● **Extracted text**:
Above all, the rules provide no metrics for reporting ESG
risks.
"We welcome the improvements on corporate governance disclosure,
especially on issues related to controlling shareholders, internal
controls, and management of subsidiaries," Christine Chow, global
head of IHS Markit Strategic Governance Advisory and ESG
Integration, told Net-Zero Business Daily 6 July.
Chow noted that the rules don't mention carbon neutrality goals
or the Paris Agreement, even though those two factors are driving
the push toward decarbonization policies and technologies that
influence investors' risk. More can done to improve ESG performance
disclosure, given China's pledge to become carbon neutral by 2060,
she added.
"We expect more guidance on the nature-based solutions approach
that should be integrated into companies' business operations given
China's aspirational leadership on biodiversity," she said.

● **Extracted entries**:
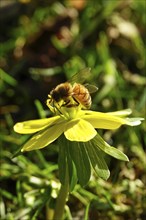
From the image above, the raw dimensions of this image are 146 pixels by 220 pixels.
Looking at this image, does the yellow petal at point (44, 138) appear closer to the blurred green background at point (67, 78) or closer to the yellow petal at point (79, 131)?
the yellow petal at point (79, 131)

* * *

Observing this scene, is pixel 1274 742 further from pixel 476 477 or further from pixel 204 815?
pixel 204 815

---

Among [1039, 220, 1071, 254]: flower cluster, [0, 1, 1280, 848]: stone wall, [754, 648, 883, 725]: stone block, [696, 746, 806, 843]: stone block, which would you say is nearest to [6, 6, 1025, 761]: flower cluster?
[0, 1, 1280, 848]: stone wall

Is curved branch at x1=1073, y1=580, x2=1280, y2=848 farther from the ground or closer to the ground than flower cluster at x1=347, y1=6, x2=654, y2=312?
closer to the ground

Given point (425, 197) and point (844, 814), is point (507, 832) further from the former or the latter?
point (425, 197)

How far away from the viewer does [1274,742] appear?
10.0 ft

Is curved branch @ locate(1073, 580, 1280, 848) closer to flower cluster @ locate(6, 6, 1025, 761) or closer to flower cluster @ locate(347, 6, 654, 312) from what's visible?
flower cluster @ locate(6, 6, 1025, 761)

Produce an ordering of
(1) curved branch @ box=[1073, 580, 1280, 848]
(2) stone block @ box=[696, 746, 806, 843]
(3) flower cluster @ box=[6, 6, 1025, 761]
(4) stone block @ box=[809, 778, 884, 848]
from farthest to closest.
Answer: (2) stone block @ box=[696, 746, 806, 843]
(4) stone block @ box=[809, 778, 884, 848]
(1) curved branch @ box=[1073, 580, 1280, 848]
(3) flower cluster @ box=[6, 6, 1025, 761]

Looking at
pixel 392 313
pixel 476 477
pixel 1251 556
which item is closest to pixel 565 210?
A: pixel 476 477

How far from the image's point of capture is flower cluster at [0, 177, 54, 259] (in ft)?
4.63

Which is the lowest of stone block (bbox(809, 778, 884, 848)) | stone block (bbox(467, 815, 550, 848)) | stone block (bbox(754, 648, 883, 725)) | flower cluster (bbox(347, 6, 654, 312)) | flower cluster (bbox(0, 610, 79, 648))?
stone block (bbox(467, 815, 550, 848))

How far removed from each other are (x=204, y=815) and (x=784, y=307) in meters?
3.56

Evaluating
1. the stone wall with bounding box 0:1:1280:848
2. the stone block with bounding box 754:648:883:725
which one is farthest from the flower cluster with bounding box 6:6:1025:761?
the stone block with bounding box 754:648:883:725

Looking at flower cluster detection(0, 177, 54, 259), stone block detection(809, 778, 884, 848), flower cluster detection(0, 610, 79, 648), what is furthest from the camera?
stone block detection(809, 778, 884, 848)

● **Given problem**:
Continue the passage on China's ESG disclosure rules, picking up right after its final sentence.

● **Task output**:
Meanwhile, Chinese financiers are tapping into investment
opportunities in the ESG space as more and more countries align
policies and resources towards a low-carbon future.
A 9 June survey by Brown Brothers
Harriman, an American investment bank, reveals that ESG
investments, especially through ETFs, captured the attention of
investors in mainland China, Hong Kong, and Taiwan. While the firm
did not disclose information about specific funds devoted to ESGs,
it said the survey identified a clear interest on the part of
investors.
At least 92% of those surveyed in mainland China, Hong Kong, and
Taiwan said they plan to allocate more capital to ESG strategies
this year, and more than half of the 146 respondents said they
expect to have at least 11% of their portfolio in ESG-linked
ETFs.
Globally, a record $73.95 billion flowed into ETFs and
exchange-related products linked to ESG factors through the first
five months of 2021, nearly triple the $26.42 billion of flows into
the products by the same point in 2020, according to a 24 June estimate by ETFGI, a
consultancy covering trends in global ETFs.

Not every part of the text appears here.